Boris Johnson has announced he will not make another tilt at the prime ministership despite claiming he has the numbers to “be back in Downing Street on Friday”.
In a statement the former PM ruled himself out after days in which his backers worked behind the scenes to count the support.
Mr Johnson said he was “overwhelmed” by the number of people who suggested he should contest the Conservative Party leadership and believed he could win.
“I believe I am well placed to deliver a Conservative victory in 2024 — and tonight I can confirm that I have cleared the very high hurdle of 102 nominations, including a proposer and a seconder, and I could put my nomination in tomorrow,” he said in a statement released Monday morning (Australian time).
“There is a very good chance that I would be successful in the election with Conservative Party members — and that I could indeed be back in Downing Street on Friday.
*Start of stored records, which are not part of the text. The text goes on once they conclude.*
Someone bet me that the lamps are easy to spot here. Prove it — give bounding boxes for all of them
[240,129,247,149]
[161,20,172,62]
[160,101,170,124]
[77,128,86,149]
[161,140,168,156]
“But in the course of the last days I have sadly come to the conclusion that this would simply not be the right thing to do.
“You can’t govern effectively unless you have a united party in parliament.
“And though I have reached out to both Rishi (Sunak) and Penny (Mordaunt) — because I hoped that we could come together in the national interest — we have sadly not been able to work out a way of doing this.
“Therefore I am afraid the best thing is that I do not allow my nomination to go forward and commit my support to whoever succeeds.
“I believe I have much to offer but I am afraid that this is simply not the right time.”
Mr Johnson’s decision leaves former British Treasury chief Rishi Sunak as the frontrunner.
Mr Sunak garnered the public support of over 100 Tory MPs to forge ahead of his two main rivals — Mr Johnson and ex-Cabinet minister Penny Mordaunt.
Mr Sunak, 42, was runner-up after Mr Truss in this summer’s Tory leadership race to replace Mr Johnson after he was forced out by a string of ethics scandals.
Mr Sunak has the backing of at least 124 Conservative MPs, according to unofficial tallies compiled by British news organisations. That’s well ahead of the 100 nominations required to qualify.
“There will be integrity, professionalism and accountability at every level of the government I lead and I will work day in and day out to get the job done,” Mr Sunak said in a statement.
Northern Ireland minister Steve Baker, a former backer of Mr Johnson and an influential politician within the Conservative Party, earlier warned a Johnson comeback would be a “guaranteed disaster.”
“This isn’t the time for Boris and his style,” Mr Baker told Sky News on Sunday.
“What we can’t do is have him as prime minister in circumstances where he’s bound to implode, taking down the whole government … and we just can’t do that again.”
But Mr Johnson won the backing of several senior Conservatives, including Nadhim Zahawi, another former Treasury chief.
“He was contrite and honest about his mistakes. He’d learned from those mistakes how he could run No 10 and the country better,” Zahawi said.
Ms Truss quit Thursday after a turbulent 45 days, conceding that she could not deliver on her botched tax-cutting economic package, which she was forced to abandon after it sparked fury within her party and weeks of turmoil in financial markets.
Mr Sunak, who was Treasury chief from 2020 until this summer, steered Britain’s slumping economy through the coronavirus pandemic. He quit in July in protest of Mr Johnson’s leadership.
In the summer contest to replace Mr Johnson, Mr Sunak called promises by Ms Truss and other rivals to immediately slash taxes reckless “fairy tales” and argued that climbing inflation must be controlled first.
Tory voters backed Ms Truss over Mr Sunak, but he was proved right when Ms Truss’ unfunded tax-cutting package triggered chaos in the markets in September.